Nov 10, Cornell Cinema (Willard Straight), Ithaca, NY
But speaking of flaws, I learn just as much from my own as from those in the movies I watch, and I wonder if I was ever as wrong about a movie as I was 24 hours later, when I sourly rejected Claire Denis's Beau travail, and wrote a now-embarrassing pan from the rigid, blinkered standpoint of wanting the film to be more loyal to the obvious intertext of Herman Melville's Billy Budd. I published a retraction a little while later and have not yet made good on my promise to articulate not just the admiration but the love I now have for this movie. As we keep moving up the already-high echelons of my Favorite Films feature, I'll eventually seize the opportunity to sing the praises of this jewel-toned, brilliantly choreographed, intricately layered achievement. Shame on me, but thank goodness for a publishing platform that allows one to emend (and admit!) one's mistakes.

Dec 8, Cornell Cinema (Uris), Ithaca, NY
Sustaining the pattern by which I spent the early years of the 00s only barely catching films in second-run that I had obtusely avoided upon their debuts, for reasons that would no longer hold any water with me. Anyone who even half-follows this site has surely heard me blaring my adoration of Peyton Reed's Bring It On, particularly here and here. A definitive nail in the coffin of any suspicions I once harbored that a 100% "pop" movie can't hold its own, and more, alongside more ostentatiously "prestige" fare.
Dec 16, City Cinemas Village East, New York, NY
Still, I'm glad that I virtually ended the year with an opening-night screening in a theater I had never attended, of a movie that I would literally have kicked myself for missing, if I'd only discovered it years later on DVD. The movie was You Can Count on Me, important to me in part because its aesthetic modesty nonetheless encompassed a remarkably focused, controlled, concisely written, and judiciously edited story, the equal of which any novelist would be proud to achieve at twice the length; but equally important to me because I just loved it on sight, in that way that makes you want to hug the screen. And this despite my previous indifference to Laura Linney, who to me was the boring blonde who kept popping up in bland roles in stuff like Congo and Primal Fear without finding a way to do much with them.
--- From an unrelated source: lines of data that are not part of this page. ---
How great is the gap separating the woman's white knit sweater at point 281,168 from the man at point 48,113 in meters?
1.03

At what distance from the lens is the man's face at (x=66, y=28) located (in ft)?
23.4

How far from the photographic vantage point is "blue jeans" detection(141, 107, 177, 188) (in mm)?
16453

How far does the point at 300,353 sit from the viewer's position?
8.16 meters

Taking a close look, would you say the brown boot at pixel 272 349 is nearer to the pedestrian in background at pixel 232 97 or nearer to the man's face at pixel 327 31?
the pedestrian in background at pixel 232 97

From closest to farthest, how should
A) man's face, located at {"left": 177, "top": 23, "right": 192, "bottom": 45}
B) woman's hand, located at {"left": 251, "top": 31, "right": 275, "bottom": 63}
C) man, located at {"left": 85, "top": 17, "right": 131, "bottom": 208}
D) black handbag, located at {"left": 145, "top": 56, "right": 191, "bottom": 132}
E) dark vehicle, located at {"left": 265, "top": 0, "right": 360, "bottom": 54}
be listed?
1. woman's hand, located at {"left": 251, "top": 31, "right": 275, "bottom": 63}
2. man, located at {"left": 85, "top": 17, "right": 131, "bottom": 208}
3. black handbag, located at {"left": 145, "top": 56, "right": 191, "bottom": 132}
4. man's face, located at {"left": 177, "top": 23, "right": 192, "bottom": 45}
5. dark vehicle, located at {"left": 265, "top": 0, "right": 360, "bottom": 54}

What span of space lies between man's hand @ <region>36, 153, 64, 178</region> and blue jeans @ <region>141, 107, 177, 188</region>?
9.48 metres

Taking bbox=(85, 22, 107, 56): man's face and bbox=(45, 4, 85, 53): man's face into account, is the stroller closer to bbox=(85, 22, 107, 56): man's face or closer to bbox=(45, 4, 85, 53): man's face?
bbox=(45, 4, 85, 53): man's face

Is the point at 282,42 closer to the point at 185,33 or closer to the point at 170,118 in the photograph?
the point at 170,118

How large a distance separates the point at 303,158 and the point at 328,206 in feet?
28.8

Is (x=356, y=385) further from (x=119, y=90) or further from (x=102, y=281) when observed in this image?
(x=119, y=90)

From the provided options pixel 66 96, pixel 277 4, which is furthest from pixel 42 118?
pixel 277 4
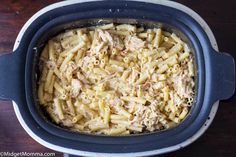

I expected her to fade away like a Kim Greist or a Rebecca De Mornay or a Gretchen Mol or a Monica Potter, one of those blondes that come and go perpetually in Hollywood movies. How wrong I was, though at least I was right that Mark Ruffalo would remain a highly watchable fixture through the ensuing decade, even if he hasn't been granted quite the opportunities that I'd have hoped after this film-acting debut (still one of the four or five most electrifying I saw during the last ten years). I loved You Can Count on Me then, and I love it now, in part because the eponymous phrase is what I hear the cinema whispering to me, every time I sidle up to the ticket window, step into a lobby, and sink into a seat.

Key VHS/DVD Encounters from 2000 (Chronological):
The Garden of the Finzi-Continis, The Battle of Algiers, The Gospel According to St. Matthew, Shanghai Express, Crimes and Misdemeanors, Shame (review), Night of the Living Dead (review), The Great Train Robbery, Postcards from the Edge (review), Cabaret, Swept Away (review), Smiles of a Summer Night, The Magnificent Ambersons, The Conversation, Chungking Express, Do the Right Thing, Dog Day Afternoon, 42nd Street, Possessed (review), The Earrings of Madame de..., Notorious, Letter from an Unknown Woman, Gates of Heaven, Brother's Keeper (review), Carrie, and Daughters of the Dust. I look at this list and practically start to weep.